_Work to do_
Can you copy out each of the entries below word for word, leaving the pictures out?

_Data excerpts_
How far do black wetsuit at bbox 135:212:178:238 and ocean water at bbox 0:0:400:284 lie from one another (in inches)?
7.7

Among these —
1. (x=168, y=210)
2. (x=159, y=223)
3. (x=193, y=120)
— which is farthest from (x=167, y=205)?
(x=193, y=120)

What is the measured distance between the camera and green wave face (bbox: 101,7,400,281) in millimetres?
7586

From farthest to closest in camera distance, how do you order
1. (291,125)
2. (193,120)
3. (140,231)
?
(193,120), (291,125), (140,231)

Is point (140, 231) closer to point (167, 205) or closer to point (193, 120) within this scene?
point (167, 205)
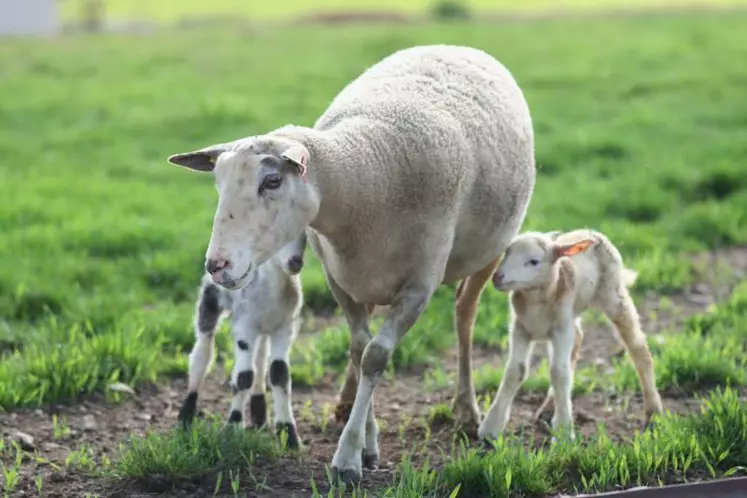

_Response_
How far do black wetsuit at bbox 135:212:178:238 and ocean water at bbox 0:0:400:284 lie from one another (in inches)?
7.7

Among these —
1. (x=168, y=210)
2. (x=159, y=223)
3. (x=193, y=120)
— which is farthest from (x=167, y=205)?
(x=193, y=120)

What is the measured distance between the camera and green wave face (bbox: 101,7,400,281) in millimetres?
7586

From farthest to closest in camera distance, how do you order
1. (291,125)
2. (193,120)
3. (140,231)
?
(193,120), (291,125), (140,231)

Is point (140, 231) closer to point (167, 205) or closer to point (193, 120) within this scene?
point (167, 205)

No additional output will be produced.